(DATA TO PROCESS Opens)

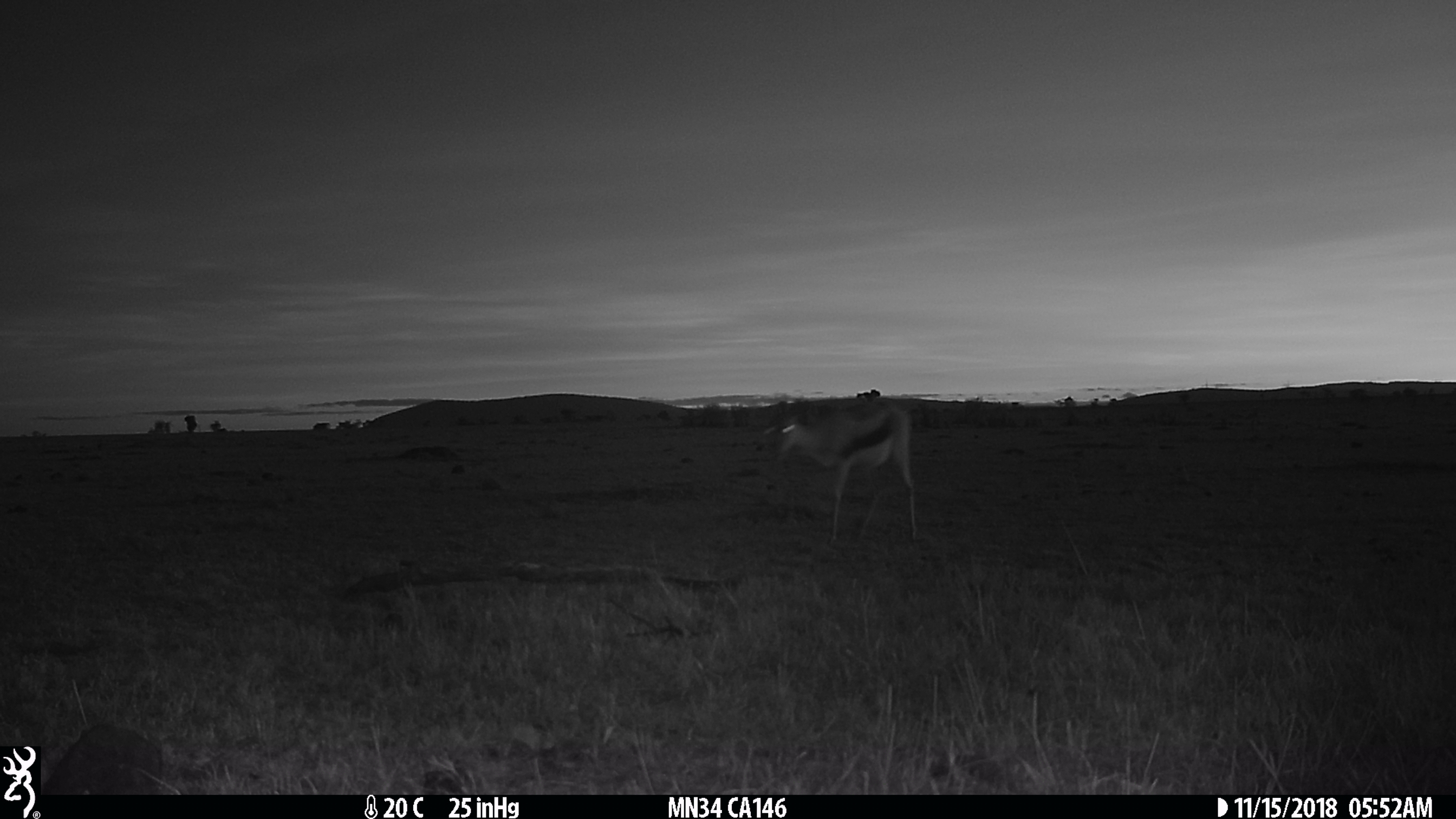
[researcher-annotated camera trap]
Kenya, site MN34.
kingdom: Animalia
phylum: Chordata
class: Mammalia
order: Artiodactyla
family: Bovidae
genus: Eudorcas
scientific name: Eudorcas thomsonii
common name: thomon's gazelle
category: gazelle thomsons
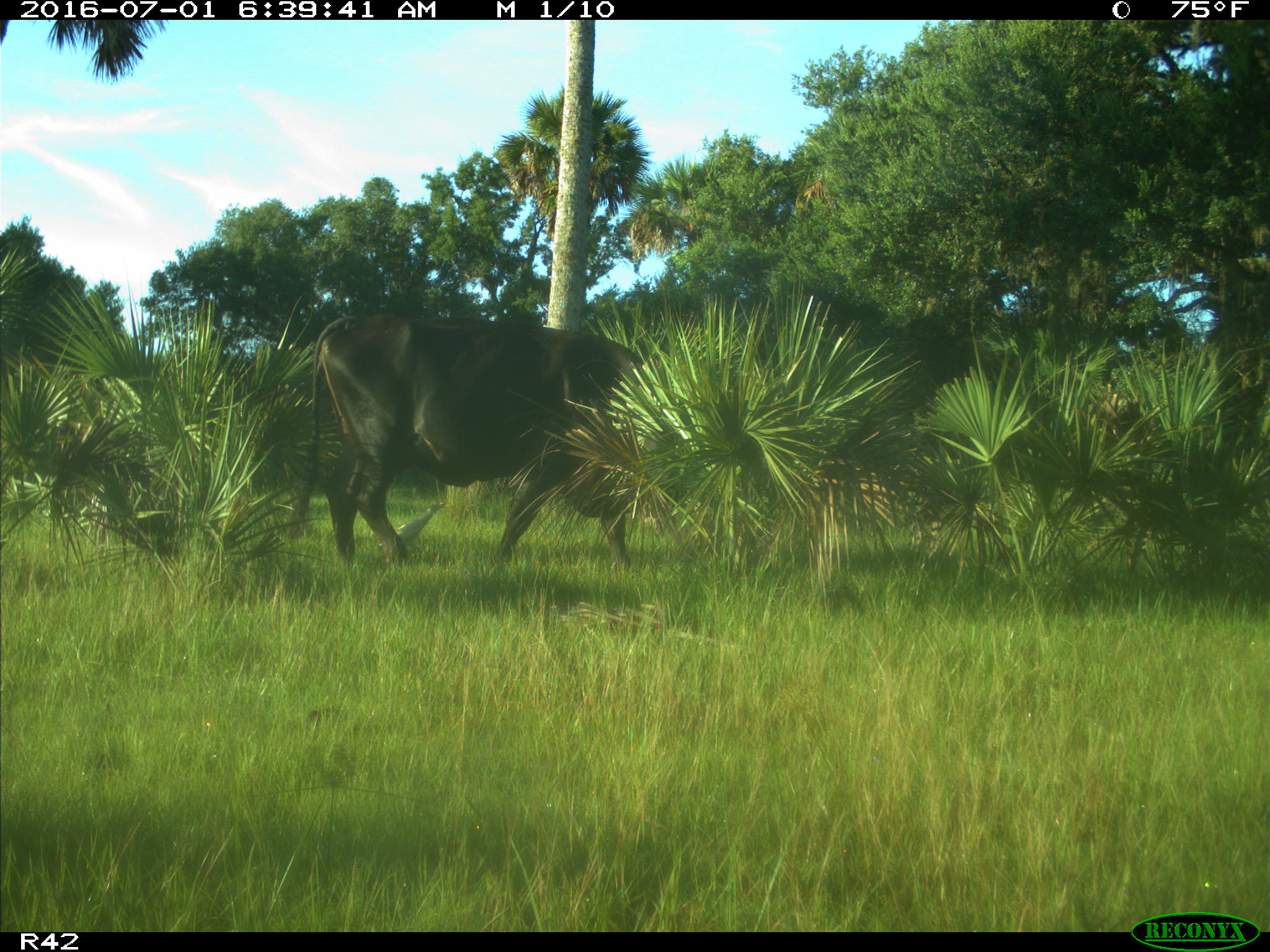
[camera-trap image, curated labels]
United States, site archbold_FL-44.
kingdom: Animalia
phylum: Chordata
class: Mammalia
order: Artiodactyla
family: Bovidae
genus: Bos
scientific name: Bos taurus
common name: domestic cow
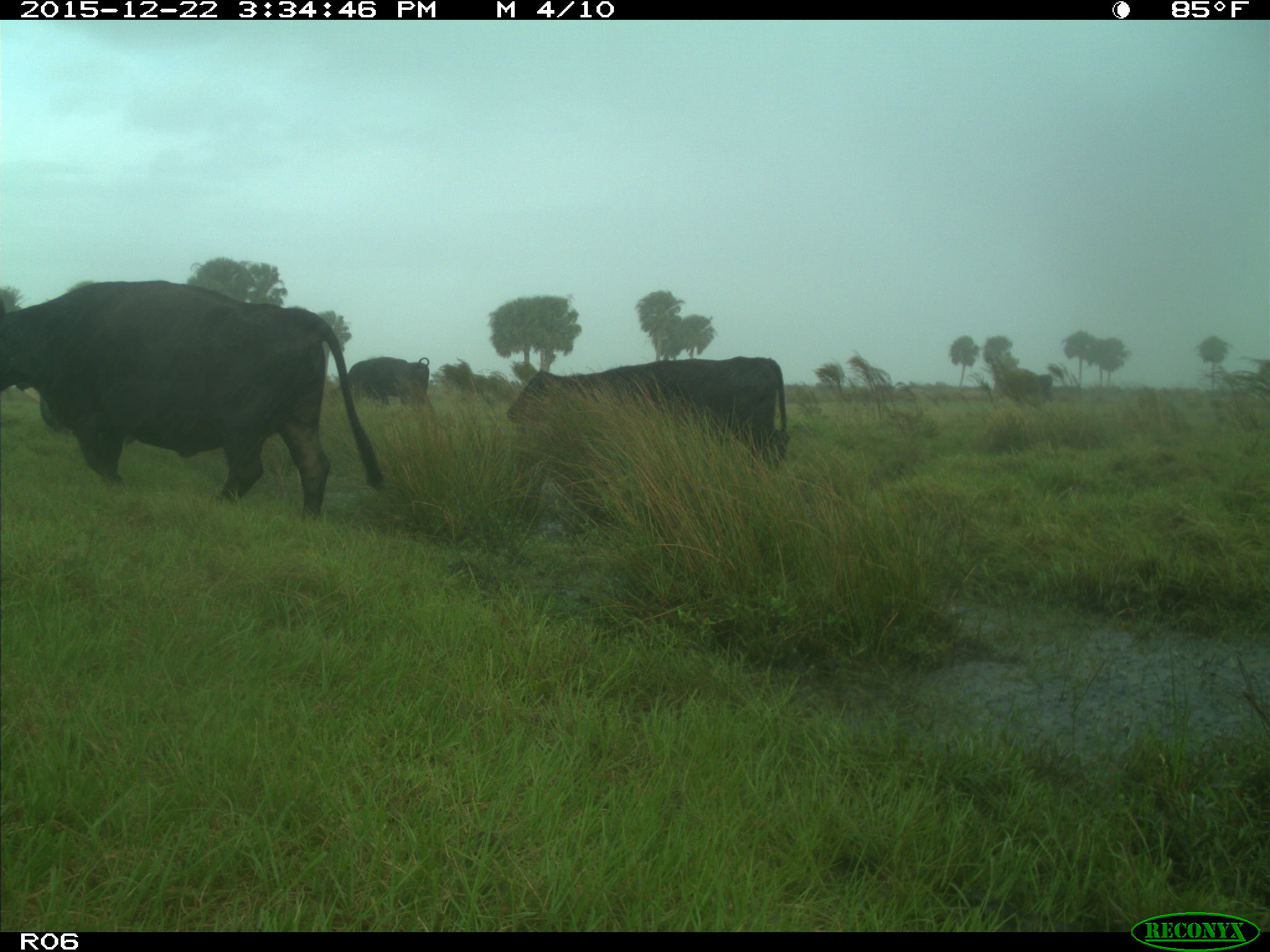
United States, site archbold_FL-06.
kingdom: Animalia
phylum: Chordata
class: Mammalia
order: Artiodactyla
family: Bovidae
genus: Bos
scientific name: Bos taurus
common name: domestic cow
Bos taurus (domestic cow).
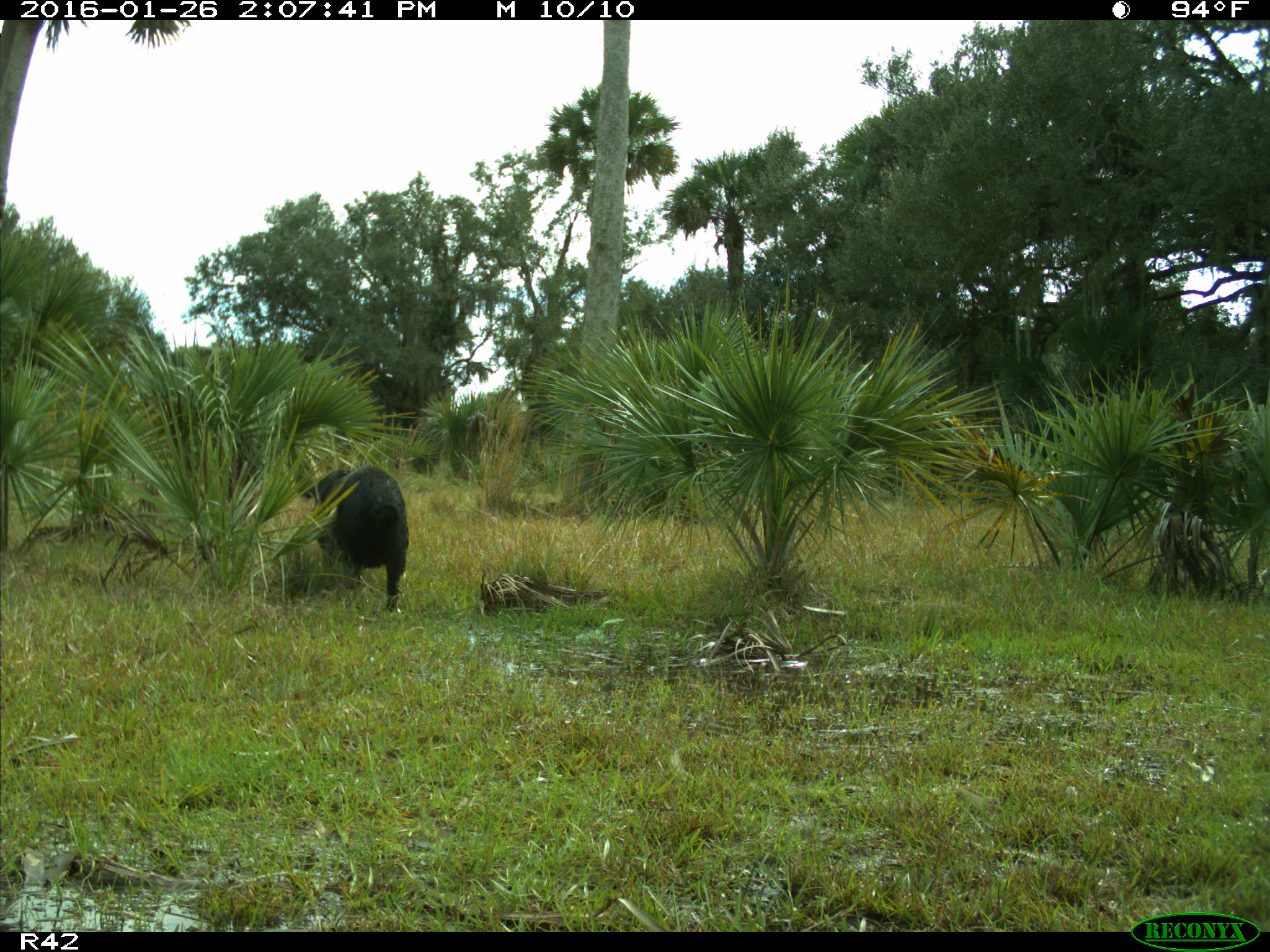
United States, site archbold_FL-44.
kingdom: Animalia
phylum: Chordata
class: Mammalia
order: Artiodactyla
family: Suidae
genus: Sus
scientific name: Sus scrofa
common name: wild boar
Sus scrofa (wild boar).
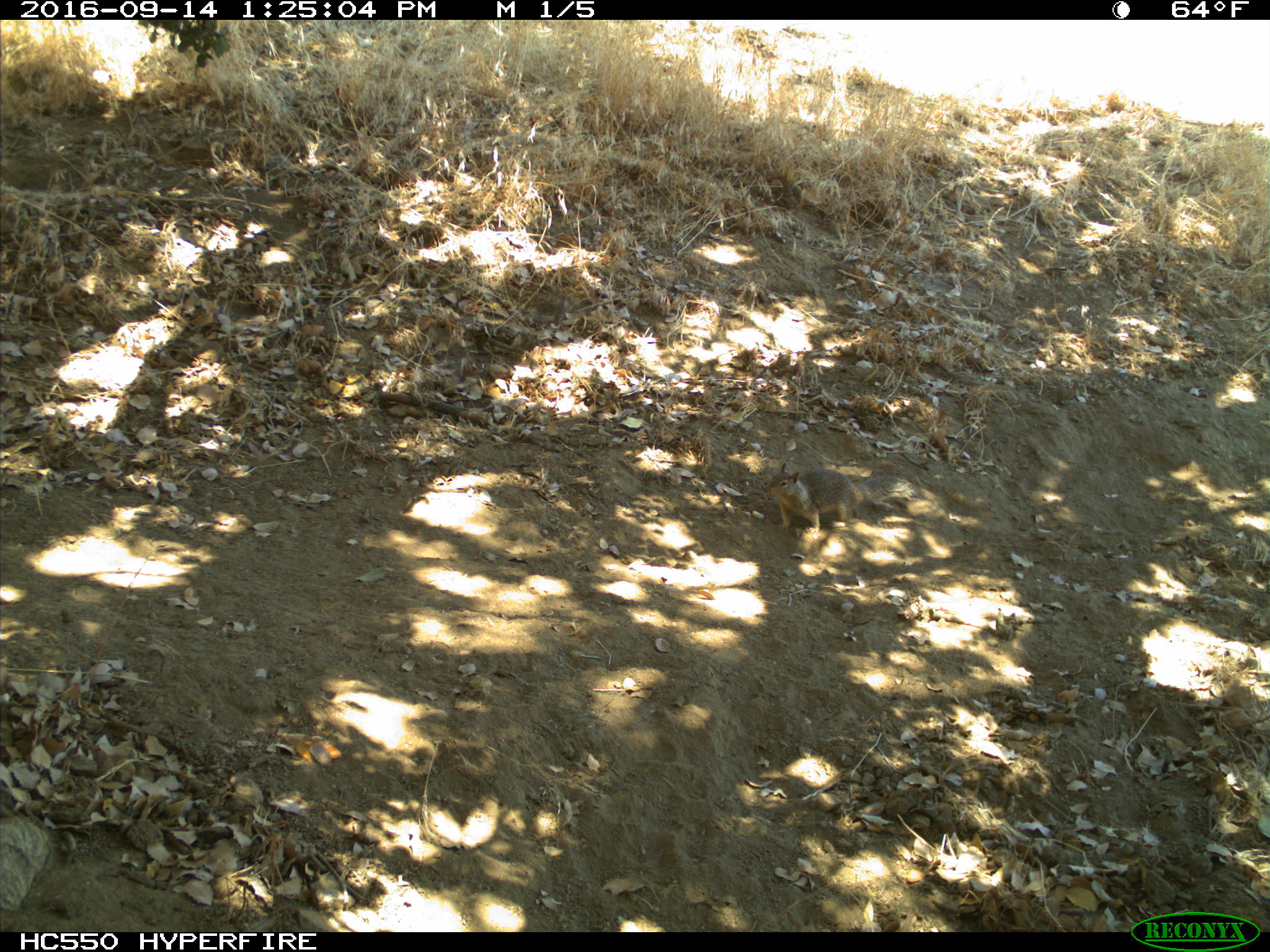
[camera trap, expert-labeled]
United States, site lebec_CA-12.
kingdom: Animalia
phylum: Chordata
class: Mammalia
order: Rodentia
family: Sciuridae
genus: Otospermophilus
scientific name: Otospermophilus beecheyi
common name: california ground squirrel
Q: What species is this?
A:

(DATA TO PROCESS Closes)

_ABOUT THIS EXERCISE_: Exactly reproduce each entry, but drop the pictures.

_YOUR SOLUTION_:
[researcher-annotated camera trap]
Kenya, site MN34.
kingdom: Animalia
phylum: Chordata
class: Mammalia
order: Artiodactyla
family: Bovidae
genus: Eudorcas
scientific name: Eudorcas thomsonii
common name: thomon's gazelle
category: gazelle thomsons
[camera-trap image, curated labels]
United States, site archbold_FL-44.
kingdom: Animalia
phylum: Chordata
class: Mammalia
order: Artiodactyla
family: Bovidae
genus: Bos
scientific name: Bos taurus
common name: domestic cow
United States, site archbold_FL-06.
kingdom: Animalia
phylum: Chordata
class: Mammalia
order: Artiodactyla
family: Bovidae
genus: Bos
scientific name: Bos taurus
common name: domestic cow
Bos taurus (domestic cow).
United States, site archbold_FL-44.
kingdom: Animalia
phylum: Chordata
class: Mammalia
order: Artiodactyla
family: Suidae
genus: Sus
scientific name: Sus scrofa
common name: wild boar
Sus scrofa (wild boar).
[camera trap, expert-labeled]
United States, site lebec_CA-12.
kingdom: Animalia
phylum: Chordata
class: Mammalia
order: Rodentia
family: Sciuridae
genus: Otospermophilus
scientific name: Otospermophilus beecheyi
common name: california ground squirrel
Q: What species is this?
A:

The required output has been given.